The rage that souls of scribblers cankers--
(Administer'd in gall go thick,
It makes even Sunday critic's sick!)
Disgust my passion, fill my place,
And snatch my prize before my face.
If then I take the "brilliant" pen.
And "scorning measures" talk of men--
There Luttrel steps 'twixt me and fame--
So like, egad, we're just the same;
I never half squeeze out a thought,
But jumps its fellow on the spot--
My tenderest dreams, my fondest touch,
Are victims to his ready clutch;
The whirling waltz, the gay costume,
The porcelain tooth, the gallic bloom;
The vapid smiles, the lisping loves
Of turtles (never meant for doves)--
The dreary stuff that fills the ears,
Where all the orators are peers--
The hides reveal'd through ball-room dresses,
Where all the parties are peer-esses;
The dulness of the toujours gai,
The yawning night, the sleepy day,
The visages of cheese and chalk,
The drowsy, dreamy, languid talk;
The fifty other horrid things,
That strip old Time of both his wings!
There's not a topic of them all
But comes, hey presto! at his call.
Or when I turn my pen to love,
A theme that fits me like my glove,
A pang I've borne these twenty years
With ten-times twenty several dears,
Each glance a dart, each smile a quiver,
Stinging their bard from lungs to liver--
To work my ruin, or my cure,
Up starts thy pen, Anacreon Moore!
In vain I pour my shower of roses,
On which the matchless fair one dozes,
And plant around her conch the graces,
While jealous Venus breaks her laces,
To see a younger face promoted,
To see her own old face out-voted;
And myrtle branches twisting o'er her,
Bow down, each turn'd a true adorer.
Up starts the Irish Bard--in vain
I write, 'tis all against the grain:
In vain I talk of smiles or sighs,
The girls all have him in their eyes;
And not a soul--mamma, or miss--
But vows he's the sole Bard of Bliss!
Since first I dipp'd in the romantic,
A hundred thousand have run frantic--
There's not a hideous highland spot,
(Long fallowed to the core by Scott)--
No rill, through rack and thistle dribbling,
But has its deadlier crop of scribbling.
Each fen, and flat, and flood, and fell,
Gives birth to verses by the ell--
There Wordsworth, for his muse's sallies,
Claims all the ponds, the lanes, and alleys--
There Coleridge swears none else shall tune
A bag-pipe to the list'ning moon;
On come in clouds the scribbling columns,
Each prowling for his next three volumes.
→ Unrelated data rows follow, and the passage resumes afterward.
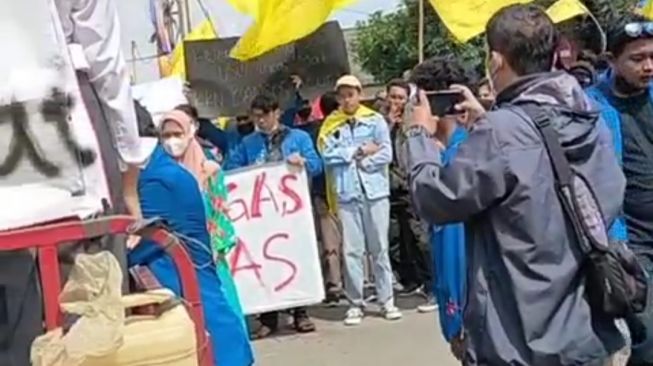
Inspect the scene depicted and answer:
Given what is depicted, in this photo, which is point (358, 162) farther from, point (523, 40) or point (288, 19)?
point (523, 40)

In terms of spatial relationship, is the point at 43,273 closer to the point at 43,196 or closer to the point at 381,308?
the point at 43,196

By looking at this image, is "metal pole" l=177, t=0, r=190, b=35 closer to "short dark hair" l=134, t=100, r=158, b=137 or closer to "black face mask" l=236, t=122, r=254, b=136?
"black face mask" l=236, t=122, r=254, b=136

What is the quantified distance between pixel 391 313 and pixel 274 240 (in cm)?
121

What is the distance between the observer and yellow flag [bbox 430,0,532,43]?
10180mm

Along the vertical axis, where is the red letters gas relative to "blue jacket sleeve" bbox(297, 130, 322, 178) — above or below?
below

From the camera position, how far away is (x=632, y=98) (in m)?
5.28

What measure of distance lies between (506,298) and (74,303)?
60.1 inches

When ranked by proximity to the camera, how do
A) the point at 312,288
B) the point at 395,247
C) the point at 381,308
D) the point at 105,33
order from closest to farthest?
the point at 105,33, the point at 312,288, the point at 381,308, the point at 395,247

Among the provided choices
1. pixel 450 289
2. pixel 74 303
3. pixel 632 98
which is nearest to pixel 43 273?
pixel 74 303

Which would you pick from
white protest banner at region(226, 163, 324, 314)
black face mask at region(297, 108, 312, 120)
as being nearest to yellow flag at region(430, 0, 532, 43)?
white protest banner at region(226, 163, 324, 314)

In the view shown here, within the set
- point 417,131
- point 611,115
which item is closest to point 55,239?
point 417,131

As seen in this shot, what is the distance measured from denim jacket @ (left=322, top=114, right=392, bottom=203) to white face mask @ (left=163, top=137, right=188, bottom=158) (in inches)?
172

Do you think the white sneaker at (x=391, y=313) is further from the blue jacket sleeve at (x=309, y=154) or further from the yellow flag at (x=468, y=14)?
the yellow flag at (x=468, y=14)

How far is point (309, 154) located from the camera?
1027 centimetres
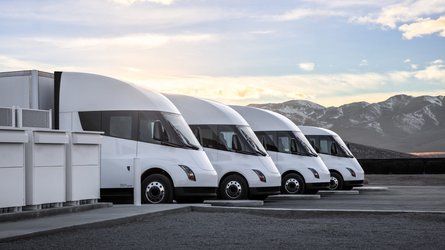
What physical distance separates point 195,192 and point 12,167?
6.13m

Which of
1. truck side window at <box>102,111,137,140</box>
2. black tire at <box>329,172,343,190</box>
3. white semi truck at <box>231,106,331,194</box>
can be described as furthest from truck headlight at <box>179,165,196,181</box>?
black tire at <box>329,172,343,190</box>

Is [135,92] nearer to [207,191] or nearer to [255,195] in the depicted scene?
[207,191]

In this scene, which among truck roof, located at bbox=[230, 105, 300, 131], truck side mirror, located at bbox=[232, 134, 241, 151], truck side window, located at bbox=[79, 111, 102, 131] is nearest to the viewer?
truck side window, located at bbox=[79, 111, 102, 131]

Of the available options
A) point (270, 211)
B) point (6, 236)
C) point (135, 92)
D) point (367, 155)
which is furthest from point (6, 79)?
point (367, 155)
I scorn the rascal tribe, and spurn all
The yearly, monthly, and diurnal.
I write the finest things that ever
Made duchess fond, or marquiss clever--
(Although I'd rather half turn Turk,
The thing's such monstrous up-hill work).
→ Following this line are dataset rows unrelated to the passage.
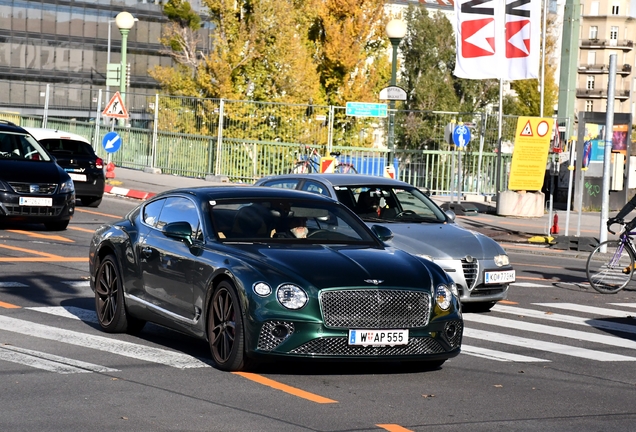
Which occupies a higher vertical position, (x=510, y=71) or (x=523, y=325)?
(x=510, y=71)

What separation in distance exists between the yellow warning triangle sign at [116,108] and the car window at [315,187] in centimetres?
2029

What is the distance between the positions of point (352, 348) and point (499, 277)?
503 cm

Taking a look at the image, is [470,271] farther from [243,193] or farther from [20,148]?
[20,148]

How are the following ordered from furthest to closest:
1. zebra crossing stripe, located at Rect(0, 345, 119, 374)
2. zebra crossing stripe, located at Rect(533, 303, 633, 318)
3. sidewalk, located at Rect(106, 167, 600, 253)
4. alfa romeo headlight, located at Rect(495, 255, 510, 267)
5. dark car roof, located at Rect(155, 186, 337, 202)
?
sidewalk, located at Rect(106, 167, 600, 253), zebra crossing stripe, located at Rect(533, 303, 633, 318), alfa romeo headlight, located at Rect(495, 255, 510, 267), dark car roof, located at Rect(155, 186, 337, 202), zebra crossing stripe, located at Rect(0, 345, 119, 374)

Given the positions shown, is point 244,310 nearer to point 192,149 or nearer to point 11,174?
point 11,174

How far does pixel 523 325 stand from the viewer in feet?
43.0

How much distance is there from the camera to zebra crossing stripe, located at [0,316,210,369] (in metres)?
9.83

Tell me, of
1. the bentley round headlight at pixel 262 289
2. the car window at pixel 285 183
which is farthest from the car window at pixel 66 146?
the bentley round headlight at pixel 262 289

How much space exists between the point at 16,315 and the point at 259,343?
400 centimetres

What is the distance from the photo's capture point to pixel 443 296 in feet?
31.3

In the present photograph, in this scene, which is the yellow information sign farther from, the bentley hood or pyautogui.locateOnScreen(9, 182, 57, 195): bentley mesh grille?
the bentley hood

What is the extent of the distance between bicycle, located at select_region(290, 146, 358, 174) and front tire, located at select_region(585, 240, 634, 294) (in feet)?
61.7

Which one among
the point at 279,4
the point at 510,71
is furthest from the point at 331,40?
the point at 510,71

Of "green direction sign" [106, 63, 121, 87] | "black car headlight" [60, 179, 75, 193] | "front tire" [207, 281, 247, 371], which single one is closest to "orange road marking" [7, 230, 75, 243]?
Result: "black car headlight" [60, 179, 75, 193]
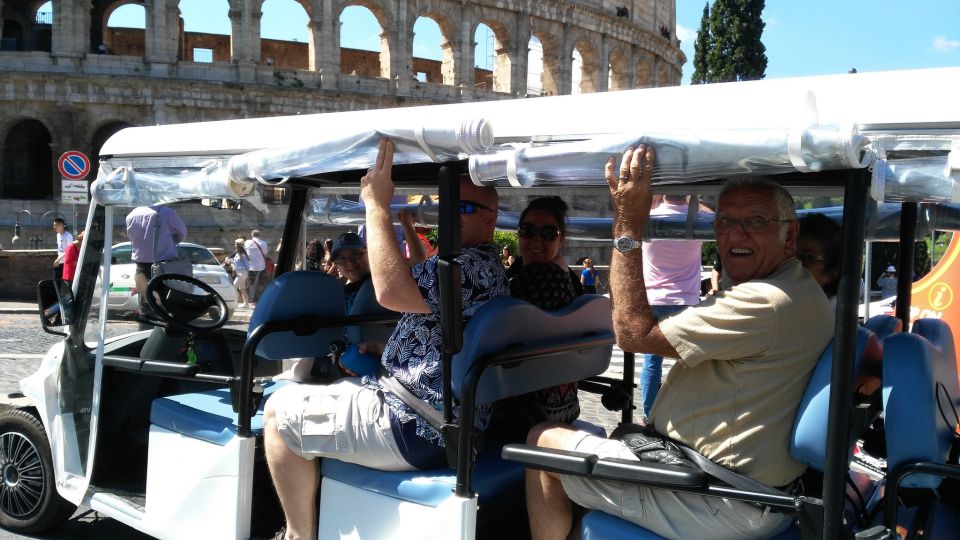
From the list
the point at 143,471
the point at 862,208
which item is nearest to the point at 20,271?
the point at 143,471

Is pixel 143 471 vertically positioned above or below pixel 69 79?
below

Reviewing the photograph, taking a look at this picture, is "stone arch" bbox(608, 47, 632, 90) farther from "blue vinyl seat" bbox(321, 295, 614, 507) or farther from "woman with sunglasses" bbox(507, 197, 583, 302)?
"blue vinyl seat" bbox(321, 295, 614, 507)

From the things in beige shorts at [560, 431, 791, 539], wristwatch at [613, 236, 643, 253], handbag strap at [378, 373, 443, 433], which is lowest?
beige shorts at [560, 431, 791, 539]

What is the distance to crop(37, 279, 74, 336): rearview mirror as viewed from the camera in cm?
415

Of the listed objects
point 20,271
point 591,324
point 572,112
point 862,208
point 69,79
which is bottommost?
point 20,271

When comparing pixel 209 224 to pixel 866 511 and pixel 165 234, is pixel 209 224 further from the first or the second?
pixel 866 511

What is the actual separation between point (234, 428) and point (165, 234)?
3.32 m

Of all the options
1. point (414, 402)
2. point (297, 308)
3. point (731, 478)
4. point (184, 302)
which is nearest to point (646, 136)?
point (731, 478)

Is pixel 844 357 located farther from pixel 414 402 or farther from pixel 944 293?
pixel 944 293

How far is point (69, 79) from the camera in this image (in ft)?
105

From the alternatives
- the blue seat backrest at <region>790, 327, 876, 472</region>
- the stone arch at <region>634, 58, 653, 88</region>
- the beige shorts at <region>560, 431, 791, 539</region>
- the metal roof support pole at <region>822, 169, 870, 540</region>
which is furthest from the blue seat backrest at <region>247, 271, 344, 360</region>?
the stone arch at <region>634, 58, 653, 88</region>

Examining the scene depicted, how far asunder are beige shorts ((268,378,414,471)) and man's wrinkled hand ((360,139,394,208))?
2.50ft

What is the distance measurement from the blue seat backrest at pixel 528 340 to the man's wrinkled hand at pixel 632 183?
2.19 feet

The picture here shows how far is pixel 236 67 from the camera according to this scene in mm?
33750
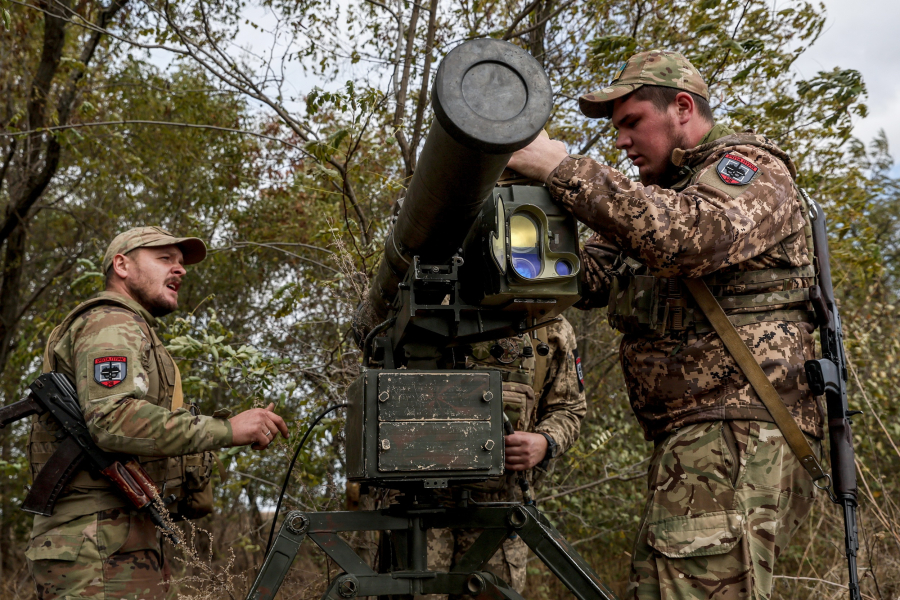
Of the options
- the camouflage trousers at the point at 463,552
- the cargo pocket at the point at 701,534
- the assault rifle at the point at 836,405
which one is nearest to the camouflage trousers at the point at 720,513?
the cargo pocket at the point at 701,534

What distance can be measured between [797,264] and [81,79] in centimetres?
708

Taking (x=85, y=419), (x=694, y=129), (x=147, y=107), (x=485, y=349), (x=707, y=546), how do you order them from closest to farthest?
(x=707, y=546) → (x=694, y=129) → (x=85, y=419) → (x=485, y=349) → (x=147, y=107)

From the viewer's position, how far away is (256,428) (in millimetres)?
3125

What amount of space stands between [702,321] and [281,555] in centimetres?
147

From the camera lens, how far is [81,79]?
734 cm

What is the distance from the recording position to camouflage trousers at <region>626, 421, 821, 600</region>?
85.4 inches

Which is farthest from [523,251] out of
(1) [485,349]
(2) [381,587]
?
(1) [485,349]

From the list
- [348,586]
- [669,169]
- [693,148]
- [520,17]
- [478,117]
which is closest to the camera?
[478,117]

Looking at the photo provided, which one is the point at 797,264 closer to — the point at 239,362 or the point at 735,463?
the point at 735,463

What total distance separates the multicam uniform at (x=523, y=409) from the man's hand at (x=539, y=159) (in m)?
1.01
My ton's the very cream of fashion,
My passion the sublimest passion,
My rage satanic, love the same,
Of all blue flames, the bluest flame--
My piety perpetual matins,
A quaker propp'd on double pattens;
My lovely girls the most precocious,
My beaus delightfully atrocious!
Yet scarcely have I play'd my card,
When up comes politician Ward,
Before my face he trumps my trump,
Sweeps off my honours in the lump,
And never asking my permission,
Talks sermons to the third edition.
Or Boulogne, Highway Byeway, Grattan,
(The Pyrenees begin to flatten,
A feast denied to storm and shower,
The pen's the wonder-working power);
Or Smith, the master of "Addresses,"
Carves history out in modern messes:--
Tells how gay Charles cook'd up his collops,
How fleeced his friends, how paid his trollops--
How pledged his soul, and pawn'd his oath,
'Till none would give a straw for both;
And touching paupers for the Evil,
Touch'd England half way to the devil
Or Hook, picks up my favorite hits,
For when was friendship between wits?
Or Lyster, doubly dandyfied,
Fidgets his donkey by my side;
Or Bulwer rambles back from Greece,
Woolgathering from the Golden fleece--
Or forty volumes, piping hot,
Come blazing from volcano Scott;
When pens like their's play all my game.
The tasteless world must bear the blame.
I had a budget, full of fan,
But here again, I'm lost, undone!
I'm so forestall'd--that faith, I could
Half quarrel with--my lively Hood:
For odd it is, my "Oddities,"
Are even all the same with his;
Would Sherwood (him of Paternoster),
Assist my pilferings to foster,
I'd turn free-booter--nay, I would
E'en play the part of robbing Hood--
But brother Wits should never quarrel,
Nor try to "pluck each other's laurel,"
And tho' my income's scarce enough
To find friend Petersham with snuff,
Here's peace to all! and kind regards!
And Brother Hood among the Bards.
So all, friends, countrymen, and lovers,
With one, or one and twenty covers,
Farewell to all;--my glories past,
I pen my lay, my sweetest, last!
Another Phoenix, build my nest
Of spices, Phoebus' very best,
Concentrating in these gay pages,
Wit, worth the wit of all the stages;
Love, tender as the midnight talk,
In softest summer's midnight walk,
With leave to all earth's fools to spurn 'em,
Nay (if they first will buy) to burn 'em. |
'Y' Are The Maiden Posies | Louisa May Alcott | "'Y' are the maiden posies,
And so graced,
To be placed
Fore damask roses.
Yet, though thus respected,
By and by
Ye do lie,
Poor girls, neglected.' |
The Sonnets Of Tommaso Campanella - To The Swiss. | Michelangelo di Lodovico Buonarroti Simoni | Se voi pi' innalza.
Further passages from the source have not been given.